The removal of the tax credit dominated much of the news coverage of the budget announcement, even overshadowing a balanced budget that included major school projects and significant highway spending.
Opposition members jumped at the opportunity to attack the government for "abandoning" the film industry and for the "cultural loss."
The film industry cried doom and gloom, claiming that the plan would kill the entire film industry in Saskatchewan, while news editors indulged them, producing menacing sounding headlines such as "Death blow to Saskatchewan film industry" and "Saskatchewan Film Gets Gouged."
Supporters are now even planning to go door-to-door in Saskatoon and Regina to collect signatures for a petition to reverse the decision.
Films were made in Saskatchewan before the introduction of the tax credit, so it’s hard not to think that the concern might be a little overblown.
Commentators like Simon Enoch from the Canadian Centre for Policy Alternatives complained that the government was cutting a tax credit for something that he likes – the arts – but keeping tax credits for things he doesn't like as much – like the resources industry.
Enoch’s attitude illustrates the inherently arbitrary nature of tax credits. They often rest on the whim of politicians who also each have their own individual preferences.

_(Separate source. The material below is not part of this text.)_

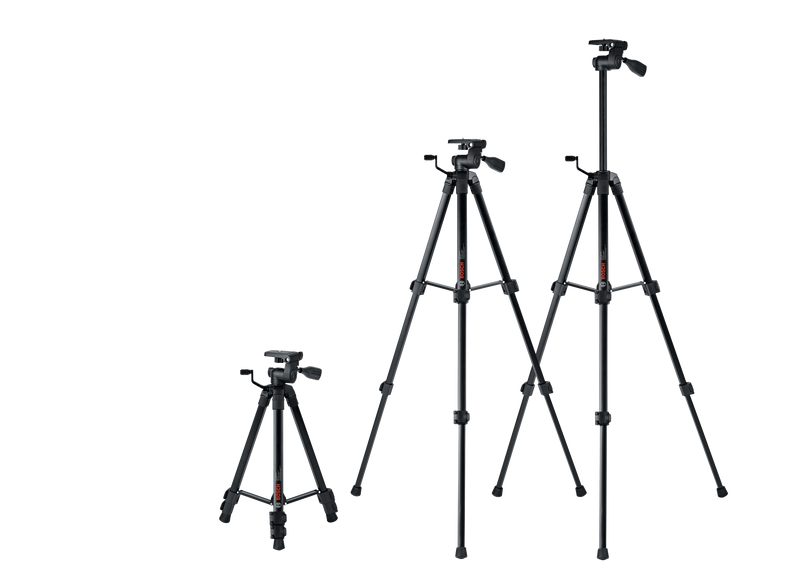 Tripé ajustável Bosch TT 120 (45-120 cm) para ferramentas de nivelamento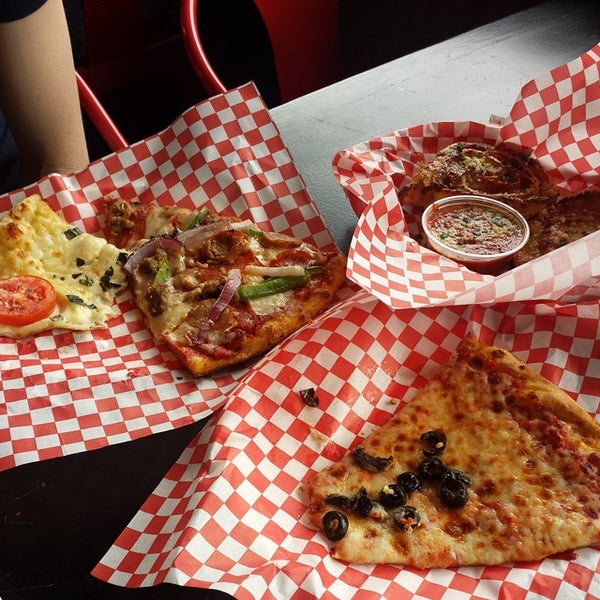 Photo taken at Sgt. Pepperoni&#39;s Pizza Store by Marissa T. on 3/11/2015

Politicians are also often less interested in fair and efficient tax systems and more in pleasing people to support their re-election efforts.
A predictable tax system that doesn't continually change to favour the preferred industries of whatever government is currently in charge would be much more attractive to business as it allows them to plan and invest for the long term.
It also begs the question as to why a government should reduce the cost of doing business for one relatively small and very specialized economic group.
Why not offer equally generous tax credits to all sorts of other industries like the music industry, or the tech industry?
And while we're at it, why not give a tax credit to a variety of corner shops, restaurants and other local businesses? They create jobs too.
In fact, couldn't we cut out the middle man, remove governmental ability to hand out arbitrary favours to their favoured industries and simplify the tax code at the same time, by just giving a tax credit to everything?
If we want every industry to grow and create jobs, why can't everyone receive a tax credit?
We could even just call it a tax cut.